With each passing year, extreme weather events and chronic climate-related changes occur more frequently and intensify globally. These changes put enormous pressure on communities worldwide to invest in adapting to climate change. Since 2012, Climate Policy Initiative (CPI) has sought to comprehensively track domestic and international investment in activities that address and respond to climate change through the Global Landscape of Climate Finance (the Landscape). High quality adaptation finance tracking can identify gaps and barriers in financing adaptation and resilience solutions globally, drive leaders and stakeholders to invest in or otherwise support increased finance flows, hold public and private actors accountable, and support government agencies in developing policy guidance.
Despite the critical importance of adaptation finance tracking, significant data and reporting challenges limit our ability to capture the full picture of global adaptation finance flows in the Landscape. Adaptation investment is difficult to track due to a variety of challenges, including the context dependency of adaptation projects, uncertain causality associated with potential adaptation investments, a lack of impact metrics, and confidentiality and reporting requirements.
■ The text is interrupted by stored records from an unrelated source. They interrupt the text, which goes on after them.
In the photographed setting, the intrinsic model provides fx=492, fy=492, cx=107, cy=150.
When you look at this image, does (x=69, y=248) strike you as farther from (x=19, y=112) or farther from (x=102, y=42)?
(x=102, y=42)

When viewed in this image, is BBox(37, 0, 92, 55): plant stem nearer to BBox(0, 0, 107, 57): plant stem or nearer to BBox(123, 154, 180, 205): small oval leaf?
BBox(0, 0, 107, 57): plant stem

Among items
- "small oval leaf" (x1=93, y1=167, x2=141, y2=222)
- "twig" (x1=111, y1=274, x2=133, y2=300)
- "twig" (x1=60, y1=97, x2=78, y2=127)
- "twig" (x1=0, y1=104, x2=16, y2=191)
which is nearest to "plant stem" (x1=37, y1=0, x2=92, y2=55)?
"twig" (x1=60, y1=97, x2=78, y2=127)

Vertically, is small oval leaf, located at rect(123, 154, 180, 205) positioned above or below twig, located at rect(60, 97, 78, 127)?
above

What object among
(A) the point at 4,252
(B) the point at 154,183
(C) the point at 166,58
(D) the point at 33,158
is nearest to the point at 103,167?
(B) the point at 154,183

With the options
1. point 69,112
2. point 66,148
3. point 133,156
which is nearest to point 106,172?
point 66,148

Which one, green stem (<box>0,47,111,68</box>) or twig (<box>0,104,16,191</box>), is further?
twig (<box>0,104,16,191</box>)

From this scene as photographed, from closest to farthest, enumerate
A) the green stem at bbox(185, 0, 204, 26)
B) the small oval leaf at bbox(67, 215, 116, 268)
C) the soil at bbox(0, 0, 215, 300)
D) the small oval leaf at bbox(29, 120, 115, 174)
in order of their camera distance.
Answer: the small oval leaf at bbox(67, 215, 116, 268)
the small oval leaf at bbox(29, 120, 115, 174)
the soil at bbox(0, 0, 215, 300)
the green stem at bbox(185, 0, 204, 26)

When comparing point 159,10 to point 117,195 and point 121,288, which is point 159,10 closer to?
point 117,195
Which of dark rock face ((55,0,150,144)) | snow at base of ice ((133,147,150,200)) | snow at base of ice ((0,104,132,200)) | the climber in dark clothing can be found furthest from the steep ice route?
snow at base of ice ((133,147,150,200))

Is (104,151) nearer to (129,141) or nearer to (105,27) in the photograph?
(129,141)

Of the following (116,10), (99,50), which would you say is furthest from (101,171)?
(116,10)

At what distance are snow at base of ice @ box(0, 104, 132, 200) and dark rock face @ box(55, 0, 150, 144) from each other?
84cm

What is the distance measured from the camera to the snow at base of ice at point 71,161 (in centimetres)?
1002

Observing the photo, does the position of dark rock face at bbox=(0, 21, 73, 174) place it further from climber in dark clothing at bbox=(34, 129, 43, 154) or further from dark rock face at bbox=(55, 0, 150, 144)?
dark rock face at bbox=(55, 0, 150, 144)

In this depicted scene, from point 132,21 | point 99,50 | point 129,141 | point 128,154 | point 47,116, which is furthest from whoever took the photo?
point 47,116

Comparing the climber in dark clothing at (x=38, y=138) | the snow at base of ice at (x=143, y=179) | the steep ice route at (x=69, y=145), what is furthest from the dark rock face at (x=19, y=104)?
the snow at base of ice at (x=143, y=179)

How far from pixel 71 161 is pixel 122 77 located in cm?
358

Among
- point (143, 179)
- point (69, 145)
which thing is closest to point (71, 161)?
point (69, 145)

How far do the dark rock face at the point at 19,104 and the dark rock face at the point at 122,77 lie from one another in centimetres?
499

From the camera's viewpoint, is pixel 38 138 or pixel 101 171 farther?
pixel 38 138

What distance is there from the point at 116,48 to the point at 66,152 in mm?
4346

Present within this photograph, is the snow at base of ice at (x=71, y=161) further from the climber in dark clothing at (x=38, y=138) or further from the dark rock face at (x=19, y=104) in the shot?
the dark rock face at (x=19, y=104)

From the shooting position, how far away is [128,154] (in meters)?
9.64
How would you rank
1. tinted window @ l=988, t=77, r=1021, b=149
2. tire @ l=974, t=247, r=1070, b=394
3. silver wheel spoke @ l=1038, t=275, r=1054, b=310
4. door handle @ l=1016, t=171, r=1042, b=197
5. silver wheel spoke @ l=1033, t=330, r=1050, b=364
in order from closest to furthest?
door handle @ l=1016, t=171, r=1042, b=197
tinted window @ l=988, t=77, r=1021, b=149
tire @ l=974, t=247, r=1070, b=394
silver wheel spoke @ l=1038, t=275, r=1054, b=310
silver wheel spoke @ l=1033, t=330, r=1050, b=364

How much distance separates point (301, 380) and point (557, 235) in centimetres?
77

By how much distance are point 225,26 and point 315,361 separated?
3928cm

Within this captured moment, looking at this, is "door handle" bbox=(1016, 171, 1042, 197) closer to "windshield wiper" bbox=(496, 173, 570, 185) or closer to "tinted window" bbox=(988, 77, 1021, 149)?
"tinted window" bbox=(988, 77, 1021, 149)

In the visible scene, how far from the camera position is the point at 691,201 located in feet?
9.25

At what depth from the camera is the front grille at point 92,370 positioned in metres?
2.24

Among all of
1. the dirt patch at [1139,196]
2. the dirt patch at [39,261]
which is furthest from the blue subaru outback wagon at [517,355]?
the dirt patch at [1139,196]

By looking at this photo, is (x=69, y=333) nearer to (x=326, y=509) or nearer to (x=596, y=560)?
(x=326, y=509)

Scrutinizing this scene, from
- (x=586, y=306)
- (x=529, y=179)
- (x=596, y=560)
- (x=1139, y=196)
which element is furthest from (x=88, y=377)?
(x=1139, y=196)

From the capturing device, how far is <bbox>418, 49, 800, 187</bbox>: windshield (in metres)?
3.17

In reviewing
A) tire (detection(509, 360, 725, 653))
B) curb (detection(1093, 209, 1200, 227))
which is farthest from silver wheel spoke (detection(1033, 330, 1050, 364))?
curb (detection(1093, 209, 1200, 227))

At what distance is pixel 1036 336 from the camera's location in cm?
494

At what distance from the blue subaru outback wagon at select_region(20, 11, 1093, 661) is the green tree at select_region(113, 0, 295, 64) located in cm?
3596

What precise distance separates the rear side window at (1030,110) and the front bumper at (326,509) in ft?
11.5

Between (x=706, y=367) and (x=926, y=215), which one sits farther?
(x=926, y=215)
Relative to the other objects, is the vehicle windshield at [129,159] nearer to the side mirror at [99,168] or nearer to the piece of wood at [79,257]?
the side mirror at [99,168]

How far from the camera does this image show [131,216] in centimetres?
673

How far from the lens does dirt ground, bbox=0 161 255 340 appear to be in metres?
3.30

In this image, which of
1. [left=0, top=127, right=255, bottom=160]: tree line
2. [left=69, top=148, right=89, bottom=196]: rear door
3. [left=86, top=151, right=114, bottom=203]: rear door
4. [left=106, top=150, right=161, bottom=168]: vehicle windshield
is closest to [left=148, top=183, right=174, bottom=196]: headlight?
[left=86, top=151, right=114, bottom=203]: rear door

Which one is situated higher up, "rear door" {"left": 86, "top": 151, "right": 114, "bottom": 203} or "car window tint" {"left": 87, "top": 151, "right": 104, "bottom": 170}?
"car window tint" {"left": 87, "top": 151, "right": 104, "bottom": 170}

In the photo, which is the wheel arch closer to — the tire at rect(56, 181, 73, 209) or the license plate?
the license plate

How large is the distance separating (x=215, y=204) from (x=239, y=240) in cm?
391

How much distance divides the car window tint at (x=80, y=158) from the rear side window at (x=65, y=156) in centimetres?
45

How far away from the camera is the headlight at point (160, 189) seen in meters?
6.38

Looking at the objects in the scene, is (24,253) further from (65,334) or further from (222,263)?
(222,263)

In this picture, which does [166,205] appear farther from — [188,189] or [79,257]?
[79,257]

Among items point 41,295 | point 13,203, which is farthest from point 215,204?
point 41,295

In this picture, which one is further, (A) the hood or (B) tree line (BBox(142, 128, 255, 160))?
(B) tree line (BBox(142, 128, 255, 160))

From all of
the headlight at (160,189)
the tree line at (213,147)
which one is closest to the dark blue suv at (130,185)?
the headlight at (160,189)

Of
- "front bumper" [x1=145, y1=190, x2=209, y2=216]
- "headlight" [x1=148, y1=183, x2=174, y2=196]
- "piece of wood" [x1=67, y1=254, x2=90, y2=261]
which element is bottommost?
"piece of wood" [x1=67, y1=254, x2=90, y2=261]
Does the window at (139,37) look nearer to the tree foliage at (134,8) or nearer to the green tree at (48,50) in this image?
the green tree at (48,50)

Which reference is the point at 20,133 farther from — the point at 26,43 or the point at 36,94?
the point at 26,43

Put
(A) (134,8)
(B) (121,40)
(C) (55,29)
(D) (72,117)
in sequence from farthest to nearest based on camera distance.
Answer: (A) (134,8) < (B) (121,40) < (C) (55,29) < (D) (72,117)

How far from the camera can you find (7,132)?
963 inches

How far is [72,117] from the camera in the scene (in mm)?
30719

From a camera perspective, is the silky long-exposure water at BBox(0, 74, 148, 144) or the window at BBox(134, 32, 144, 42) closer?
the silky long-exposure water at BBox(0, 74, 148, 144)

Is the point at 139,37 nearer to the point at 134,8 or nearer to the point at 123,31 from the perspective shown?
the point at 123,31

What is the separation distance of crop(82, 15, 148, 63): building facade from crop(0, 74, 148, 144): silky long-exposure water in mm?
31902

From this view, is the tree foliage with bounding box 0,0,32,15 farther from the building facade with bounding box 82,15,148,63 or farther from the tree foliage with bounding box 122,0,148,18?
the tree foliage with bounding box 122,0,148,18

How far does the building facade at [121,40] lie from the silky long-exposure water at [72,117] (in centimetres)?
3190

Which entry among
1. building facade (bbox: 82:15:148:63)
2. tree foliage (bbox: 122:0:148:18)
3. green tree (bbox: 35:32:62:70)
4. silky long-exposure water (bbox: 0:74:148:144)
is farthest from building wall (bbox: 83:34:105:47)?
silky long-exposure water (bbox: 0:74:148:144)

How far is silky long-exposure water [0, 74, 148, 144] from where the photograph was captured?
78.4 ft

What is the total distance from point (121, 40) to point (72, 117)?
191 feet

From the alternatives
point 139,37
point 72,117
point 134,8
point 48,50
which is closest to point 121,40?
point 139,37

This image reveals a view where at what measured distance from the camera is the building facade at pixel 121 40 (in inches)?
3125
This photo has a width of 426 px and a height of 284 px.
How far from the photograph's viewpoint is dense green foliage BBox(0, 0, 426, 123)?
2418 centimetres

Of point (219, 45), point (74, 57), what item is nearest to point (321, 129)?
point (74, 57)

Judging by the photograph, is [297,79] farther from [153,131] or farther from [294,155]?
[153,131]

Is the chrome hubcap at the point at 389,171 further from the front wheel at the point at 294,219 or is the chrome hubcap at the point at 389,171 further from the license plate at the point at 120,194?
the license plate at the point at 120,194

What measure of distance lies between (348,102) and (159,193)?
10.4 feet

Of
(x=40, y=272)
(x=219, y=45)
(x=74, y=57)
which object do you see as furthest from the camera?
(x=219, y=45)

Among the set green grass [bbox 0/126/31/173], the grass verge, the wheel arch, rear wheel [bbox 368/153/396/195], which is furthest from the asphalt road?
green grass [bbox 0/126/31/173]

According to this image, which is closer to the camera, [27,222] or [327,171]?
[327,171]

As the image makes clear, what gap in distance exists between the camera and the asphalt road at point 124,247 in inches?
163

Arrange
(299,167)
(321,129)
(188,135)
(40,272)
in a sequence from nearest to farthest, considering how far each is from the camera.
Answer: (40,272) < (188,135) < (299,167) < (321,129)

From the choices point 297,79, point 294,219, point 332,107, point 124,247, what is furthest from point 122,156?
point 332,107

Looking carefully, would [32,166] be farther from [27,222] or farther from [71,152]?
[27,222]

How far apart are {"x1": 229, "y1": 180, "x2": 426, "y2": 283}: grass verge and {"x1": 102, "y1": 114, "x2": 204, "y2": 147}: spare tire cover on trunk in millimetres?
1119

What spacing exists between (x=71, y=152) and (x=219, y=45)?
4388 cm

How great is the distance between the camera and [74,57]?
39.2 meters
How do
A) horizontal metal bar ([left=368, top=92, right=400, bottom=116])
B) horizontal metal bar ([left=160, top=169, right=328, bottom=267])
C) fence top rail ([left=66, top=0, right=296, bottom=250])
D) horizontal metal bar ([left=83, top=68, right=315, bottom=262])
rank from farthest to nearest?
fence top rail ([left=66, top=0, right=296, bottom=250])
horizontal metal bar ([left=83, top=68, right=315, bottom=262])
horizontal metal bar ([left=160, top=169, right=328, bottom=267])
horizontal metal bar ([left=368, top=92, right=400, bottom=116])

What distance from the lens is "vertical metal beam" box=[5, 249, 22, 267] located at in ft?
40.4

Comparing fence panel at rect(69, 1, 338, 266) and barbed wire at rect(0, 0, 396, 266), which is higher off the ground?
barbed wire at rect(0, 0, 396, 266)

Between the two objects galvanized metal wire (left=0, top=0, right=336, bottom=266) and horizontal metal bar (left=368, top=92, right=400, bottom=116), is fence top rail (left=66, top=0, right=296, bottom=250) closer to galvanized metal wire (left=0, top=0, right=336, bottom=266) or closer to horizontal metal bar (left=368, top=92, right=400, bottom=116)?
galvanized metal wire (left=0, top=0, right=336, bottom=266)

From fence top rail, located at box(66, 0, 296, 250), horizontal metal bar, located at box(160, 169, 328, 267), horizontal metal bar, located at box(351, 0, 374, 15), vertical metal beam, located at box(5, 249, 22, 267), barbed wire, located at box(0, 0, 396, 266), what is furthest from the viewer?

From an international policy perspective, the need for tracking adaptation finance flows originates from a commitment made by developed countries in 2009 to jointly mobilize USD 100 billion per year in climate finance by 2020 for action in developing countries (UNFCCC, 2009). To support this aim to jointly mobilize climate finance in the hundreds of millions, CPI submitted research, A Snapshot of Global Adaptation Investment and Tracking Methods, to the Global Commission on Adaptation to inform its September 2019 flagship report: Adapt Now: A Global Call for Leadership on Resilience. The submitted research contains a new level of detail on adaptation finance tracked in the Landscape, including breakdowns of adaptation flows by sector and type of finance, a mapping of flows by region in key sectors, and country-level case studies to assess how vulnerability correlates with adaptation finance flows.